Count how many lines of the entries below contain the string "instances". Case counts, and reply with only the number.

- **Dataset entries**:

# # # # #

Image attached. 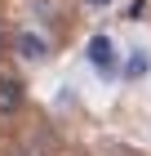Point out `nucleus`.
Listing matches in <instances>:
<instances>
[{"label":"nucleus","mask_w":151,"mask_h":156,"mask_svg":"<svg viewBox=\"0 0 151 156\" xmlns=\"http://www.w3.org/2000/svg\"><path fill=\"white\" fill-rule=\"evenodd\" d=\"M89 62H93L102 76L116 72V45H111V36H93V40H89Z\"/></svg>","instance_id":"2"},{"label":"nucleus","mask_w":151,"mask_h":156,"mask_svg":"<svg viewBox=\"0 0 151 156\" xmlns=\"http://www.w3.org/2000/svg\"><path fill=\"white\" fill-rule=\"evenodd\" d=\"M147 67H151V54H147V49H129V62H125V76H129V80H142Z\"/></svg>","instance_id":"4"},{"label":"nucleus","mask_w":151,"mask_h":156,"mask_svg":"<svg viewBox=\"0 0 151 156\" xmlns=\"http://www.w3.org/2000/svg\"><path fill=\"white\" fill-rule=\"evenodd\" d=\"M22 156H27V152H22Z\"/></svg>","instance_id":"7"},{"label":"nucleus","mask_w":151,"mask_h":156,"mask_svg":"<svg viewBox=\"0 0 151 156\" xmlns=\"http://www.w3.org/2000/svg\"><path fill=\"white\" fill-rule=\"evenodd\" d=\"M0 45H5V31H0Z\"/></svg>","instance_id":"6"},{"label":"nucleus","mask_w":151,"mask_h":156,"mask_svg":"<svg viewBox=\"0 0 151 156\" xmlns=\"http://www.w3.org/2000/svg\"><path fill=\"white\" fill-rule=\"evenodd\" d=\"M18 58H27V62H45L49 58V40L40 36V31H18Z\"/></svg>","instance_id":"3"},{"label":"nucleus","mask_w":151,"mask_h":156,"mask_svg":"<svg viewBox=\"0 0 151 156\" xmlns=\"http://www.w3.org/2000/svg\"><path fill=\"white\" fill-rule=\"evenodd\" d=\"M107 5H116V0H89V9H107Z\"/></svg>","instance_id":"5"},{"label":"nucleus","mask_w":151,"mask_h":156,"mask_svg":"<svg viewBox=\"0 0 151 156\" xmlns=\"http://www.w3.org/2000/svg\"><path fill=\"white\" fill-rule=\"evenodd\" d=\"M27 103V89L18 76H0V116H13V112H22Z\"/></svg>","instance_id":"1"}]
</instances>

# # # # #

- **Correct output**:
3